Changing the Culture One Apologist Mom at a Time
by Samuel Ogles
It’s easy to think that the Christians who capture attention in our culture are the ones with flawless theological pedigrees, a famous name, and a healthy dose of absolute certainty. Much less prominent, however, is a story like Bethany Speier’s, a story where the protagonist admits no special education, sees herself as “normal” like everyone else, denies that the story is even about her to begin with. In other words, a story of humble faith in community.
Speier (pronounced spy-er) is an artist, mother, and founder of a Facebook group and website called TheApologistMom.com. She read an article by the same name in Her.meneutics that inspired her and others to begin studying their faith in greater detail. She may be humble, but she is absolutely passionate and outspoken about the special, even unique, engagement women and mothers should have with Christian apologetics. I interviewed her to find out more about her project and why Her.meneutics’ story sparked this movement.
You read Her.meneutics’ story profiling Melissa Cain Travis, a homeschooling mother of two who is working on a PhD in apologetics. What was it about Cain Travis’ story that inspired you to start your own group?

● What is asked: In the article above, what degree is Melissa Cain Travis working on?

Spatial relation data
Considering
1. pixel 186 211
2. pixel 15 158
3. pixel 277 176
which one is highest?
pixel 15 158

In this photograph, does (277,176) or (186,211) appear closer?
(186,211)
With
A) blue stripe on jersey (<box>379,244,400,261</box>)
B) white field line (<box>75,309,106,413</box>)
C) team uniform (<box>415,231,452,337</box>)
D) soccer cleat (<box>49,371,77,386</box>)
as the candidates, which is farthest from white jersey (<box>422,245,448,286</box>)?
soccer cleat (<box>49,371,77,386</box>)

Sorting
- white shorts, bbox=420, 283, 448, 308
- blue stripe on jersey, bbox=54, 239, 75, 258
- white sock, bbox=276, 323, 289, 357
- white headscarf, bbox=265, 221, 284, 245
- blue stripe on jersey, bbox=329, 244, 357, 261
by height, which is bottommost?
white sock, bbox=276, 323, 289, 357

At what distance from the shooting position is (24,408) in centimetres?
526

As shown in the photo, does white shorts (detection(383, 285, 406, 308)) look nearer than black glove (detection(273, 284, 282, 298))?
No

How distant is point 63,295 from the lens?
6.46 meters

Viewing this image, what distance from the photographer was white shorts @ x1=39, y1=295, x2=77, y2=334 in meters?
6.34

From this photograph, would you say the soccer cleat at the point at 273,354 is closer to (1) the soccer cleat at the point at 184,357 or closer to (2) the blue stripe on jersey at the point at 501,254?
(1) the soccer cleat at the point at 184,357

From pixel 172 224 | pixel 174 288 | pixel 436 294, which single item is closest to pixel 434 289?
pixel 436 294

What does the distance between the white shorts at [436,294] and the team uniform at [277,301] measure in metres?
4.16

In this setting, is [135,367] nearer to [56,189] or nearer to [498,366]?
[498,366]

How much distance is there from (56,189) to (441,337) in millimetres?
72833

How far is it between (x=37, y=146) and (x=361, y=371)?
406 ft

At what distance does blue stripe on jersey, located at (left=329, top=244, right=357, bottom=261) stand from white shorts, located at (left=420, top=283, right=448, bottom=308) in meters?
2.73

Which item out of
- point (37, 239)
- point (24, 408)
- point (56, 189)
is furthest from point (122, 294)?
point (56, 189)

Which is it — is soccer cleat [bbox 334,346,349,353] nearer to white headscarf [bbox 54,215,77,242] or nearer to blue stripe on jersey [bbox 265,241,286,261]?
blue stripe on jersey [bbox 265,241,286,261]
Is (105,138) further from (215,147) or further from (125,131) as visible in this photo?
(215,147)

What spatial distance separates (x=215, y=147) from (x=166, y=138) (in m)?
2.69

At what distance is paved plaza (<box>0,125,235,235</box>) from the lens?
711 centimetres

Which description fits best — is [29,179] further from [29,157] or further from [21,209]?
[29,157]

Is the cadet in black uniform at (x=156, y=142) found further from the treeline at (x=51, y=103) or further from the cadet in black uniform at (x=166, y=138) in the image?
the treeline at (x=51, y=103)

● Reply to the exercise: A PhD in apologetics.